Saturday, October 15, 2016

Vancouver Dance History (2006-2016): Post 27

Yesterday we didn't have an interview subject booked, so Justine volunteered to recount her dance history to Alexa and I. This is something that the three of us are each supposed to do before this project is over. Mine will be very short.

Justine has been in Vancouver exactly a decade, arriving in 2006 with her partner, Josh Hite, who was starting an MFA at UBC. At this point, as Justine noted, she thought she had retired from dance, leaving behind a long career in Toronto without much regret (more on this below), as well as fourteen months in Los Angeles when she danced for two companies/entertainment franchises that seemed the antithesis of her rigorous contemporary training. The first was Diavolo Dance Company, which combined dance, acrobatics and circus arts, and whose death-defying stunts on stage were always preceded by cult-like backstage circle in which company members were required to say "I will die for you" (Justine recounted a terrifying story of a forward leap off a rocking boat that she had to do, but without the normal counter-ballast because one of her fellow members' feet had been crushed by the weight of the boat). The second troupe was called Hot Thing, and involved women in fishnets and short shorts doing the splits and lots of bootie pops at various celebrity clubs around LA.

After all of this, upon arriving in Vancouver Justine was quite content to be waitressing at Rangoli instead of dancing professionally. But eventually, through a connection with one of her former teachers at Ryerson in Toronto (where Justine did her post-secondary dance training), she was invited by Artemis Gordon at Arts Umbrella to sub for some of the classes normally taught by Yannick Matthon, who was at that time very often on the road with Crystal Pite and Kidd Pivot. Gordon then invited Justine to join as a full-time faculty member, and also to help her run the school administratively. Justine said that it was an insane amount of work and that the teaching was very hard, but that it made her a better dancer. It was also while at Arts Umbrella that Justine met Emily Molnar, John Alleyne (with whom she collaborated on a section of The Four Seasons), and various of the then company members of Ballet BC--an institutional connection that Justine maintains to this day.

Indeed, one of Justine's first choreographic forays in Vancouver was to remount a section of a duet she had created in Toronto on herself and recently retired Ballet BC rehearsal director Sylvain Senez for the 2009 iteration of 12 Minutes Max (which was curated by Joyce Rosario and Tanya Marquardt). The piece got picked up by Donna Spencer for the Dancing on the Edge Festival, and together with new work that Justine was creating with her partner Josh--notably, Copy, a performance-cum-installation at the Roundhouse that featured, among others, Megan and Vanessa Goodman, Molly McDermott and Laura Avery--Justine suddenly found herself making dances again, albeit in a way (and primarily as a result of her interdisciplinary collaborations with visual artists like Josh and Jen Wei and Brendan Fernandes and Kristina Lee Podevsa) that was fundamentally different in its conceptual focus from what she had previously understood dance to be.

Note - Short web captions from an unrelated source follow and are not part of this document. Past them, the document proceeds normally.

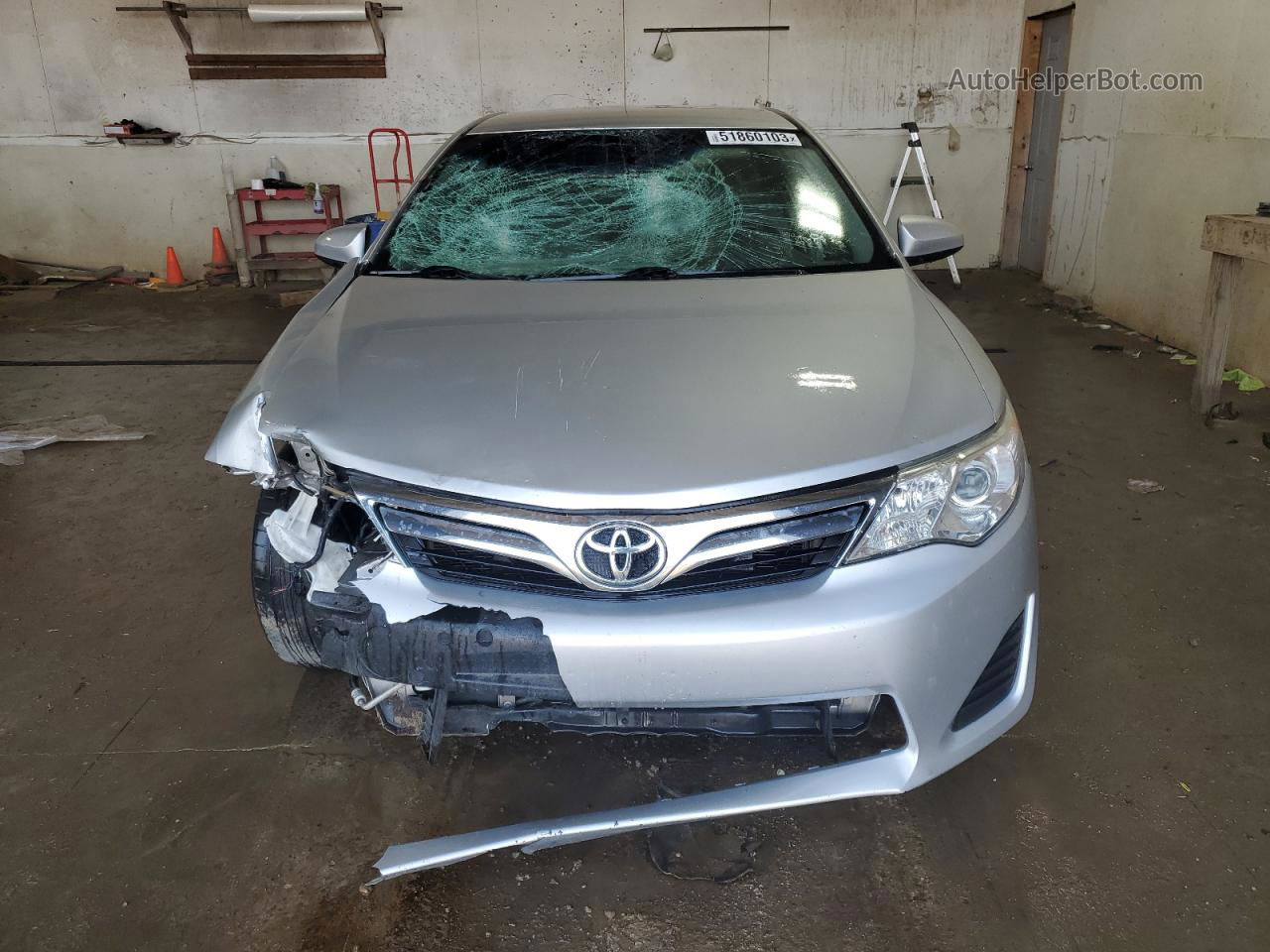 2012 Toyota Camry Base Серебряный vin: 4T1BF1FK9CU005051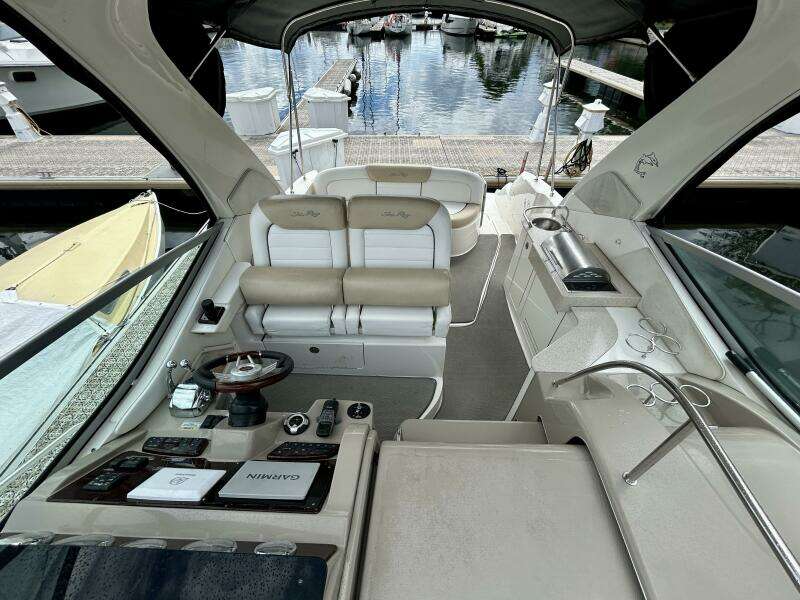 31ft Sea Ray Yacht For Sale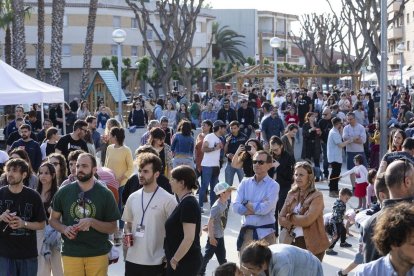 Un total de 37 propostes emergents i familiars s'han presentat durant els tres dies de programació. S'han exhaurit totes les entrades dels espectacles en espais interiors i 9.000 persones en total han gaudit del conjunt de les propostes de la fira.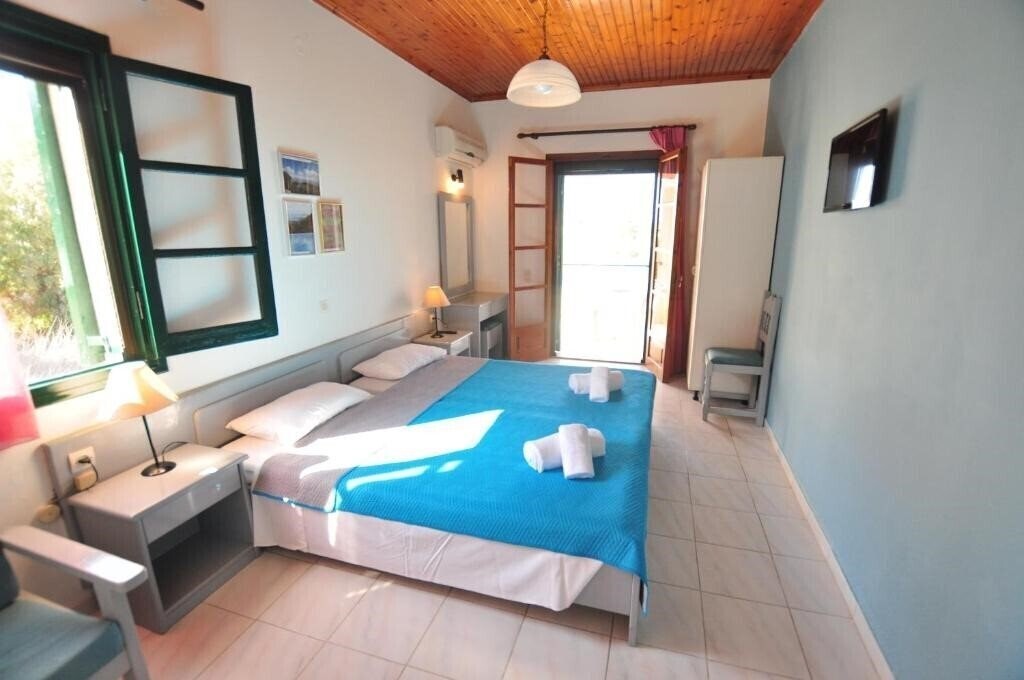 Acharavi Garden 3* қонақ үйі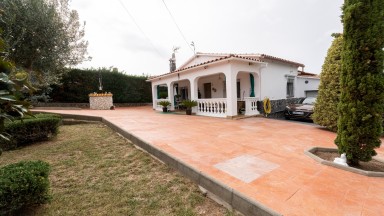 Casa xalet unifamiliar a Maçanet de la Selva.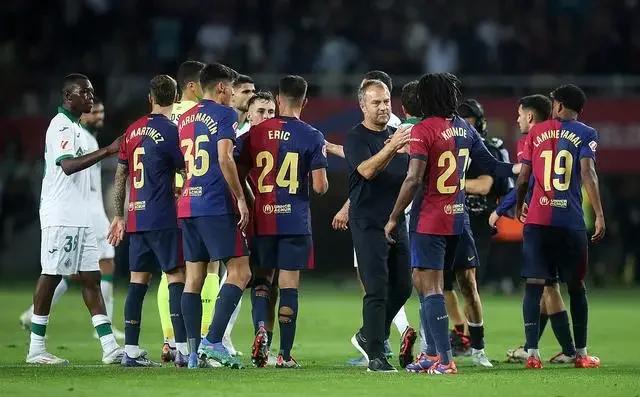 巴塞罗那击败强敌，实现连胜赢得球迷赞赏的简单介绍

Parallel to this Justine was also teaching, offering a class in contemporary technique at Harbour Dance (then the only such class in the city), and collaborating with Day Helesic to launch what would eventually become Working Class (now overseen by the Training Society of Vancouver and run out of The Dance Centre). And she was dancing in other folks' work, including Jennifer Mascall's White Spider, Company 605's The Inheritor Album, Tara Cheyenne Friedenberg's Highgate, and pieces by Wen Wei Wang, Claire French, Science Friction (Farley Johansson and Shannon Moreno), and others.

It was only after narrating her most recent dance history that Justine circled back to her time in Toronto, which began with her joining Robert Desroisers' eponymous dance theatre company upon graduation from Ryerson. During her years in the company, which toured regularly, she learned that nothing gets easier, you only become a better dancer. She also recounted stories of lost passports in Miami and drunken pool accidents in Bermuda. Interestingly, Justine framed her early career in Toronto in the context of her post-Vancouver returns to the city for the collaborative peer-to-peer choreographic and teaching workshops/explorations/creative exchanges 8 Days and Love In, which she noted have been so instrumental to the dance relationships she has formed in the past decade.

To this end, in answering the "Why Vancouver?" question Justine noted that the collaborators she now has in Toronto (including Jenn Goodwin, Heidi Strauss, Julia Sasso, and others) are a result of what she's done since moving to Vancouver. While initially Justine had absolutely no intention of staying here, she stated that she now has a deep support network, and that she also wouldn't be making the kind of work she's making if she hadn't come to the city. She likewise affirmed that for her the future is exciting and potentially limitless, not least because of a new generation of "badass dancers" for whom ideas of expanded choreographic practices are just a given and who have access to a range of resources that weren't available a decade ago. The key, according to Justine, is just to learn to share those resources and, in so doing, to do less in order to do more.